Last week, Mark Zuckerberg’s remarks about Meta’s AI strategy sparked interest in the company’s massive internal dataset for training its Llama models. The dataset consists of hundreds of billions of publicly shared images and tens of billions of public videos from Facebook and Instagram. This dataset, according to Zuckerbook, surpasses the size of the Common Crawl dataset. However, the significance of data in AI models goes beyond just training. It is the ongoing inference and utilization of data by large companies that are fueling the voracious appetite of AI models.
Understanding the Role of Inference in AI
“[Inference is] the bigger market, I don’t think people realize that,”
– Brad Schneider, founder and CEO of Nomad Data
Inference refers to the process of running live data through a trained AI model to make predictions or solve tasks. It is a continuous requirement for large companies that utilize Llama APIs, which deploy Llama models for various use cases. The demand for inference is turning AI models into the equivalent of Hasbro’s “Hungry Hungry Hippos” game, voraciously consuming data marbles to sustain their functionality.
Nomad Data, a New York City-based company founded in 2020, recognizes the importance of inference in the AI landscape. Instead of serving as a data broker, Nomad offers data discovery services. They have developed their Llama models to match data buyers with over 2,500 data vendors. Nomad’s approach allows companies to search for specific types of data in natural language, rather than relying on predefined data sets.
“That’s sort of the magic.”
– Brad Schneider, founder and CEO of Nomad Data
The ability to match data demand with supply in real-time creates a seamless process for companies seeking highly specific datasets for their Llama inference use cases. Nomad’s Llama models and natural language processing capabilities enable efficient data matching and exploration.
Customized Training and the Value of External Data
While training data is important for AI models, inference requires continuous feeding of live data for interesting outcomes. According to Schneider, finding the right data to “feed” the model has been a challenge. Large enterprise companies typically start with internal data. However, incorporating external text data, which was often buried and deemed difficult to access, has been a complex endeavor.
Fortunately, Llama models can now derive inferences based on external textual data in a matter of seconds, unlocking valuable insights from previously overlooked sources. Schneider likens this abundance of textual data to buried treasure that has now become essential and valuable for AI applications.

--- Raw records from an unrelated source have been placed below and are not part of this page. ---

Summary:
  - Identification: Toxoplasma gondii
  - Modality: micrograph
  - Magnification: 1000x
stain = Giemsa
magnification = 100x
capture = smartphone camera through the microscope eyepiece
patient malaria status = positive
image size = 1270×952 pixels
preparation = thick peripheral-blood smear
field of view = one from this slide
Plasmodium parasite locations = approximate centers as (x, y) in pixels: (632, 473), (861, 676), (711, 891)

Customized training is another important aspect of Llama models. Specific datasets are required to train models for distinct purposes, such as recognizing Japanese receipts or identifying advertisements in pictures of football fields. Nomad Data has observed an increasing number of corporations, including media companies and automotive manufacturers, offering their data on the platform for customized training purposes.

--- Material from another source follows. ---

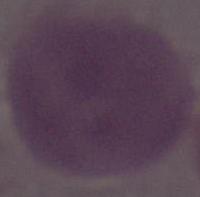 1000x magnification. A red blood cell is seen. Photomicrograph.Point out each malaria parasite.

“Now I am going to buy data that I had no value for before, that’s going to be instrumental in building my business because this new technology allows me to use it.”
– Brad Schneider, founder and CEO of Nomad Data
The continuous cycle of data supply and demand in the Llama hunger chain is driven by the importance of inference and the varied requirements for customized training. Llama models play a crucial role in enabling businesses to leverage textual data effectively and unlock its potential for growth and innovation.